EXCERPTED TEXT START
Optimizations for reading multiple literals at once

[Shnatsel]

fdeflate uses 12-bit indices to get multiple literals from a single table lookup, improving performance. The technique is described here: image-rs/image#1852 (comment)

I'm curious if this optimization is applicable to zune-inflate. If not already done and not conflicting with other parts of the library, this could serve as a further optimization.

[etemesi254]

Aa the good old multiple literals technique, love it.

But it's not used.

Here are the disadvantages.

1. It's complicated to set up the tables to use multiple literals.

2. Adds an extra unpredictable path in the decoder, to answer the question, are we in a single literal or mult-literal pass.

3. Table sizes.

[Shnatsel]

Alright. Good to know that you've considered it!

[etemesi254]

Elaborating on above

1. Table building time is important for small/medium sizes.

2. Branch predictions hurt decoders, and the more code you run, the slower it is. The reason LZ4 is really fast is beause you can write the inner loop in so few lines of code, so the general rule of thumb is that if you write decompressor code, keep it as small as possible/ add edge cases away from the hot path.
EXCERPTED TEXT END
LISTED ENTRIES START
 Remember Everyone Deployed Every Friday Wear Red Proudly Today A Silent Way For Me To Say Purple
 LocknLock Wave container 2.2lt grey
LISTED ENTRIES END
LISTED ENTRIES START
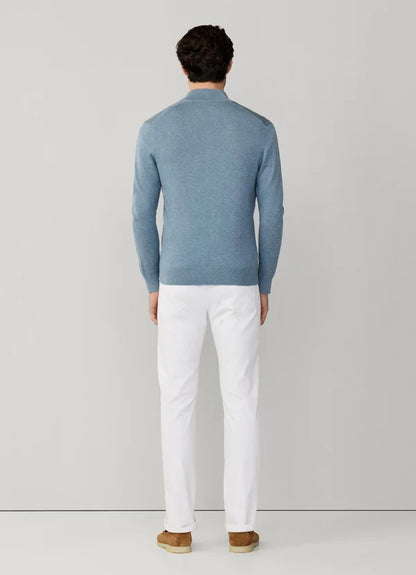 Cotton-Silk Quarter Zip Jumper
LISTED ENTRIES END
LISTED ENTRIES START
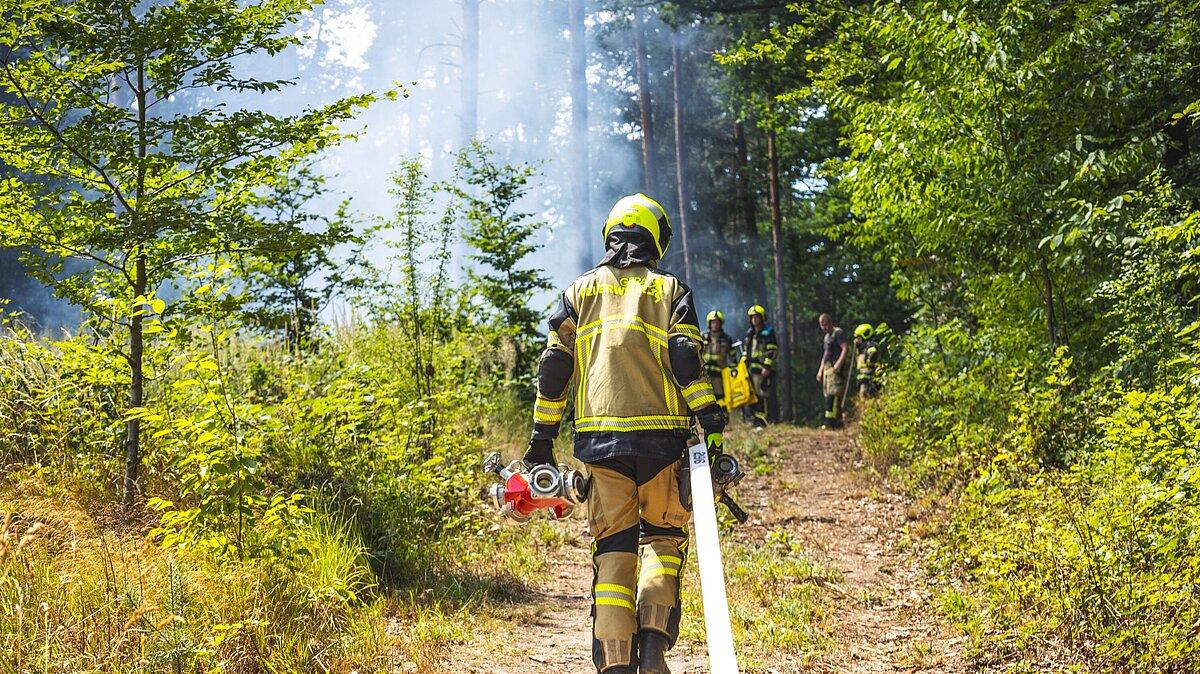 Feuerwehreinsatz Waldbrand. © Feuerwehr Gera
LISTED ENTRIES END
What is the Spanish translation of this sentence from the forum thread on multiple-literal decoding: "fdeflate uses 12-bit indices to get multiple literals from a single table lookup, improving performance."

fdeflate usa índices de 12 bits para obtener varios literales a partir de una sola consulta a la tabla, lo que mejora el rendimiento.